(Records from a collection)
——————

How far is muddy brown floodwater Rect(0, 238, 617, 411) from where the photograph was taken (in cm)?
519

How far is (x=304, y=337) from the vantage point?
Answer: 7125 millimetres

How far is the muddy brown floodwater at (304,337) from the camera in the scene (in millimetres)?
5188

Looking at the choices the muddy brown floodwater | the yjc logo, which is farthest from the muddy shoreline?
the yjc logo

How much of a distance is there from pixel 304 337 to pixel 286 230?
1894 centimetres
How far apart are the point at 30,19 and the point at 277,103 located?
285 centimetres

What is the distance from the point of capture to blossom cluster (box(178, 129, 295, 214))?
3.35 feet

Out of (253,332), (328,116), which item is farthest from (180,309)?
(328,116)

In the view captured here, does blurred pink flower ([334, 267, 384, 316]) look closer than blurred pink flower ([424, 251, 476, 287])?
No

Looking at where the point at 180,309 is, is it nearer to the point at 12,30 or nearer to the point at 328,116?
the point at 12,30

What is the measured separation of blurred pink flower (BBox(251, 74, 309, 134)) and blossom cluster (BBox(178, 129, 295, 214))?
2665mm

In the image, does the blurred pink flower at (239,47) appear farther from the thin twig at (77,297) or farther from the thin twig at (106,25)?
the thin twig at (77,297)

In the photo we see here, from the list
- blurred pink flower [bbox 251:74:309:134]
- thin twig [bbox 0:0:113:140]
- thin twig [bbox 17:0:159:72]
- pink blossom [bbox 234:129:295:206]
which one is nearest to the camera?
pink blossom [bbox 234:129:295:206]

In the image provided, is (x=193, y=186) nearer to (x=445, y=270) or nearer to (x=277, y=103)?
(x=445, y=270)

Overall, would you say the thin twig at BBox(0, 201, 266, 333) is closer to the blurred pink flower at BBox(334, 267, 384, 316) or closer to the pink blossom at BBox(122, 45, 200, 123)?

——————

Reproduce, exactly and with nothing added, the lines from the one that includes "In the image, does" through the last line of the material.

Output for this task
In the image, does the blurred pink flower at (239,47) appear farther from the thin twig at (77,297) or farther from the thin twig at (106,25)?
the thin twig at (77,297)

In the photo we see here, from the list
- blurred pink flower [bbox 251:74:309:134]
- thin twig [bbox 0:0:113:140]
- thin twig [bbox 17:0:159:72]
- pink blossom [bbox 234:129:295:206]
which one is nearest to the camera?
pink blossom [bbox 234:129:295:206]

In the image provided, is (x=193, y=186) nearer to (x=445, y=270) or nearer to (x=277, y=103)?
(x=445, y=270)

Overall, would you say the thin twig at BBox(0, 201, 266, 333) is closer to the blurred pink flower at BBox(334, 267, 384, 316) or closer to the pink blossom at BBox(122, 45, 200, 123)?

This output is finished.